**Records of spatial reasoning questions:**
○ ○ ○ ○ ○

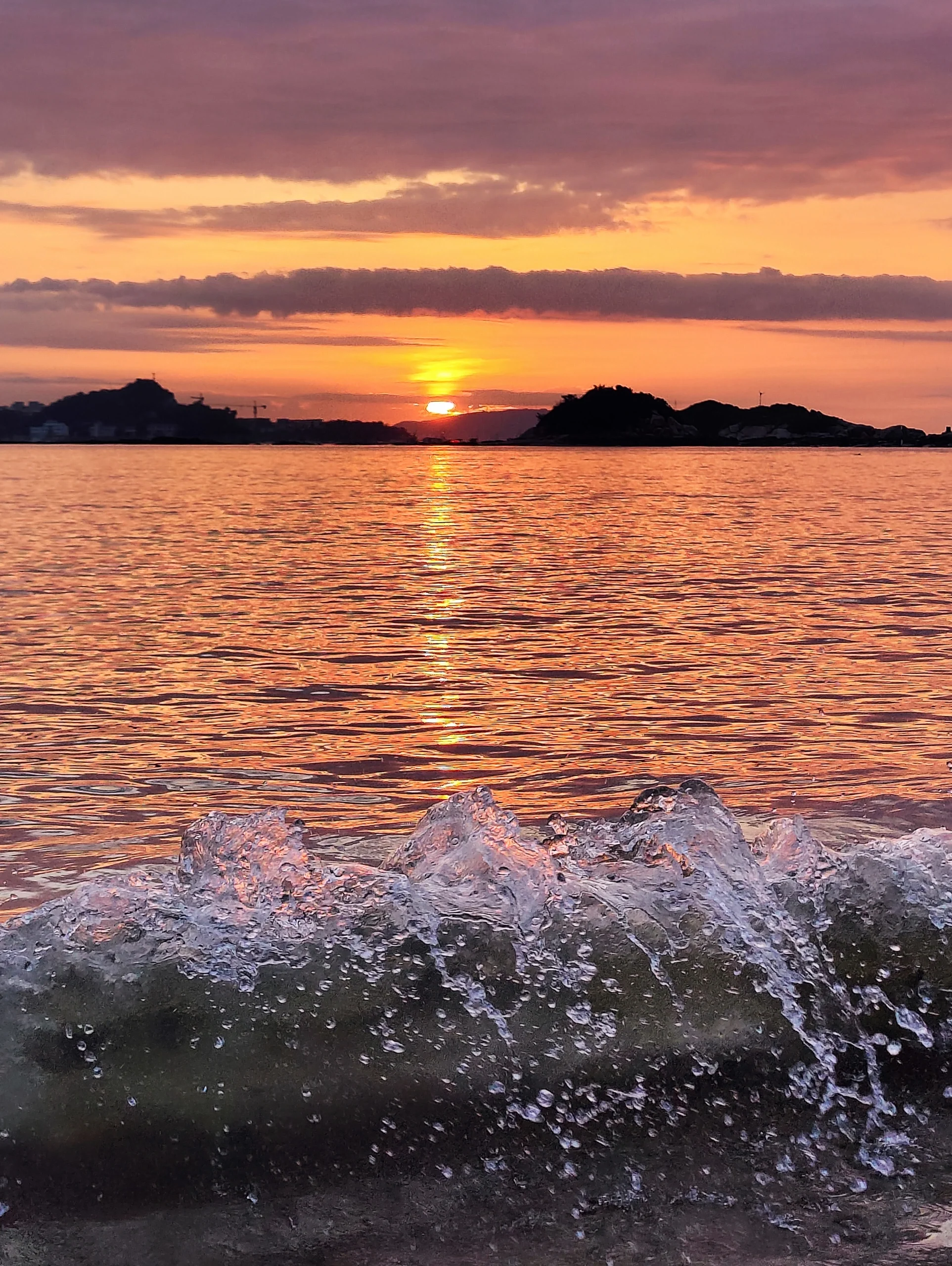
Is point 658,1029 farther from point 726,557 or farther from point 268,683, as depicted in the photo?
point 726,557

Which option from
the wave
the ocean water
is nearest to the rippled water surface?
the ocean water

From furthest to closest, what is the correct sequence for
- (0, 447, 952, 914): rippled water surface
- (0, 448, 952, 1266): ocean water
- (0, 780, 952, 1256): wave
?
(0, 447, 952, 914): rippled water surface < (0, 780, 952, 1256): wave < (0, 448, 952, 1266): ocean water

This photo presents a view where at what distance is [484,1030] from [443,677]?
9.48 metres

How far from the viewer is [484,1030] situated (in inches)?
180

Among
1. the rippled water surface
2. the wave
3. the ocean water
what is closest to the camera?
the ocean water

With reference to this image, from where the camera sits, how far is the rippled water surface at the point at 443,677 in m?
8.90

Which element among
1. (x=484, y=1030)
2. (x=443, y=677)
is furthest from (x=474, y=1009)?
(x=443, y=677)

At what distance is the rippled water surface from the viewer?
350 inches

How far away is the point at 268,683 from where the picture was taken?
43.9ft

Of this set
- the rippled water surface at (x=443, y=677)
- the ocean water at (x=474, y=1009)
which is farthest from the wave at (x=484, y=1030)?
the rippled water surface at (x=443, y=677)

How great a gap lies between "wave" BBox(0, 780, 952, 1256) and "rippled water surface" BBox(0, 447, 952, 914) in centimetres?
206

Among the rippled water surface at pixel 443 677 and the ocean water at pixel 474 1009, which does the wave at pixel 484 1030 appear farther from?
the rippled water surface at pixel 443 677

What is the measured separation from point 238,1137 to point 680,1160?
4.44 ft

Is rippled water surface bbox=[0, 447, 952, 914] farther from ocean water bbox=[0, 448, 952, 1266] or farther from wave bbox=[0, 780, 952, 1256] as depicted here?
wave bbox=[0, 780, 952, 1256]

○ ○ ○ ○ ○

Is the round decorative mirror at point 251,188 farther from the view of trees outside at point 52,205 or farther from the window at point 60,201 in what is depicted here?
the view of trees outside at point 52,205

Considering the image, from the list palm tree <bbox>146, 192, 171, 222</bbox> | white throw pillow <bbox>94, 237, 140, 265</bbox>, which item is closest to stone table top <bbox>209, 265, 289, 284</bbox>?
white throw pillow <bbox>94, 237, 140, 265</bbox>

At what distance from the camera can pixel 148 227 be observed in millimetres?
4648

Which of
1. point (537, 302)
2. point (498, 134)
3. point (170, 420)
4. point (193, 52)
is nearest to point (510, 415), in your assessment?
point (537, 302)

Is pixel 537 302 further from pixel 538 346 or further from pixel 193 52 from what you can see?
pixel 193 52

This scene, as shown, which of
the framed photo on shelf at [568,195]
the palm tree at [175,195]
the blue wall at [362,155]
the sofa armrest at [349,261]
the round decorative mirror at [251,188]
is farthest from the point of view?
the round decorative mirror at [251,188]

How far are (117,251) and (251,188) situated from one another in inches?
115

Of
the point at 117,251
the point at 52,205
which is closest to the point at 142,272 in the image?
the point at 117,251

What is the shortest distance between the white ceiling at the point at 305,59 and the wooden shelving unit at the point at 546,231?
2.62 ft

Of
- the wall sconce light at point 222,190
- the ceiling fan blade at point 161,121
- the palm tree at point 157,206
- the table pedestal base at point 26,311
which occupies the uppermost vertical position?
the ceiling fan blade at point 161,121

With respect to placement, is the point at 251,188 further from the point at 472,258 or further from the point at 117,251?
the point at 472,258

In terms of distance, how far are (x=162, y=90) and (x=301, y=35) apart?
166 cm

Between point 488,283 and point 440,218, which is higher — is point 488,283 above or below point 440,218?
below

○ ○ ○ ○ ○

**EXERCISE OBJECTIVE:** Please turn the listing from the line with "Is point 658,1029" through the line with "(0, 447, 952, 914): rippled water surface <", both included, into a numbered list, and leave out the blank lines.

**CORRECT RESPONSE:**
1. Is point 658,1029 farther from point 726,557 or farther from point 268,683, as depicted in the photo?
2. point 726,557
3. Which option from
4. the wave
5. the ocean water
6. is nearest to the rippled water surface?
7. the ocean water
8. From furthest to closest, what is the correct sequence for
9. - (0, 447, 952, 914): rippled water surface
10. - (0, 448, 952, 1266): ocean water
11. - (0, 780, 952, 1256): wave
12. ?
13. (0, 447, 952, 914): rippled water surface < (0, 780, 952, 1256): wave < (0, 448, 952, 1266): ocean water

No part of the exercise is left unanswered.